A discussion of research comparing Western blot automation to the manual approach.
This research was previously reported on the Rockland Immunochemicals website
Immunodetection of proteins on the Western blot is often performed manually and involves multiple steps that easily introduce bias and errors. The multi-step traditional manual Western blotting technique is both an effort and time consuming process. One of the problems of manual processing is the variability of results between blots.
In this experiment, we compared the traditional manual Western blotting and a novel type of automatic Western blotting by using BlotCycler™ processor developed by Precision Biosystems, and DyLight™ fluorochrome conjugated secondary antibodies developed by Rockland Immunochemicals.
1. Testing Incubation with Different Blocking Buffers
In order to obtain high quality results using the Western blot, it is important to select an efficient blocking buffer. A good blocking buffer maximizes the signal-to-noise ratio and won’t react with the targeted protein or primary or secondary antibodies. The efficiency of blocking depends on incubation conditions. We compared the efficiency of five commonly used blocking buffers to prevent nonspecific binding of the florescently labeled secondary antibody during automated processing.

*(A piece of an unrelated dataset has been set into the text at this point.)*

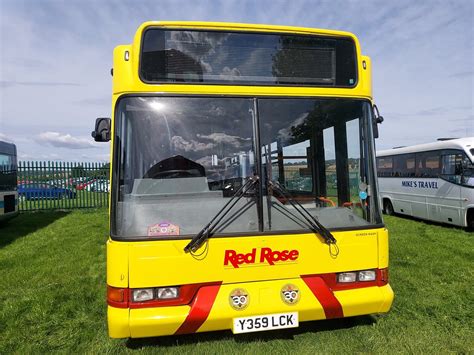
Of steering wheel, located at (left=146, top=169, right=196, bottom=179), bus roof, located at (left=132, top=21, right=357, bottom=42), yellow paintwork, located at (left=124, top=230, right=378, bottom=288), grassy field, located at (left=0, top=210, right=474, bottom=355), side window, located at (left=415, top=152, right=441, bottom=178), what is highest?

2. Comparison of Western Blot Automation and Manual Blot Processing
It is a common practice to incubate primary antibody at 4ºC and perform all other steps at RT.
However, this eliminates advantages of incubation at low temperature on background and signal intensity.
In preliminary experiments we noticed that performing all steps at 4ºC using the BlotCycler™ yields higher signal intensity and lower background than manual processing with primary antibody incubation at 4ºC and all other steps at RT.
Therefore we evaluated the role of automation in increased sensitivity and performed all steps both manual and automated processing entirely at 4ºC or RT.
3. Reproducibility of Automated Blot Processing
One of the problems of manual processing is the variability of results between blots. In this experiment we processed several identical blots using the BlotCycler™
In addition to MW standard, each blot contained three lanes:
- HeLa whole cell lysate
- Recombinant protein Human IL-2
- A mixture of HeLa whole cell lysate and h-IL-2.
The five identical blots were incubated with a mix of rabbit anti-IL-2 and mouse and anti-Α-tubulin and then probed with corresponding secondary antibodies: DyLight™ 549 conjugated anti-mouse IgG and DyLight™ 649 conjugated anti-rabbit IgG.
The automated processing showed excellent reproducibility as a result of precise timing and consistency of solution changes, efficient washing, and elimination of operator error ensuring standardization of the results.
4. Optimization of the Antibody Concentration
In this experiment we prepared ten identical strips each containing two lanes: MW markers and extract of mouse pancreas.
The blots were probed with rabbit andit-Delta4 primary antibody and DyLight™649 conjugated anti-rabbit secondary antibody.
In the first experiment we used five different dilutions of primary antibody (Fig. 4a) and a single dilution of secondary antibody (1:20,000).
In the second experiment we selected a single dilution of primary antibody (1:1000) and six different dilutions of the secondary antibody (Fig. 4B)
Using the BlotCycler™ we were able to construct the titration curve for both primary and secondary antibodies that can be used to select optimal antibody concentration depending on the experiment objective.
Optimal primary and secondary antibody concentrations depend on the antibody’s specific activity.
Optimization is essential when one or more of the experimental variables such as the antigen, the primary or the secondary antibody is changed. However, optimization of antibody concentration can be tedious and difficult to compare when multiple blots are processed in slightly different conditions.
The BlotCycler™ allows simultaneous processing up to six different blots with six different secondary or primary antibodies at the same time with high reproducibility.
We used fluorescent labeled secondary antibodies to compare manual and automated processing of the Western Blot.
The multi-color visualization presented here demonstrates that the BlotCycler™ is able to produce clear and high quality results.
This allows straight forward process for identification of individual proteins.
Using two identical protocols, we showed that the BlotCycler™ increases the signal to noise ratios by reducing background and increasing signal intensity.
The BlotCycler™ provides extremely good reproducibility that is probably related to minimal variability in washing and incubation times.
The BlotCycler™ can be used to optimize the concentrations of primary and secondary antibodies. This has the potential to provide a huge cost saving by decreasing the amount of antibody used.
Our results indicate that manual and automatic processing were comparable at RT.
However, automatic processing yields consistently higher signal at 4ºC.
Western blot automation increases the signal and improves the quality of the final Western blot at 4ºC.
Western blot automation using BlotCycler™ showed excellent reproducibility and can be efficiently used for optimization of primary and secondary antibodies concentration.
The BlotCycler™ offers a time saving alternative to manual processing of fluorescent Western blot by providing very low background staining, high signal-to-noise ratio, an ability to multiplex detection and excellent reproducibility.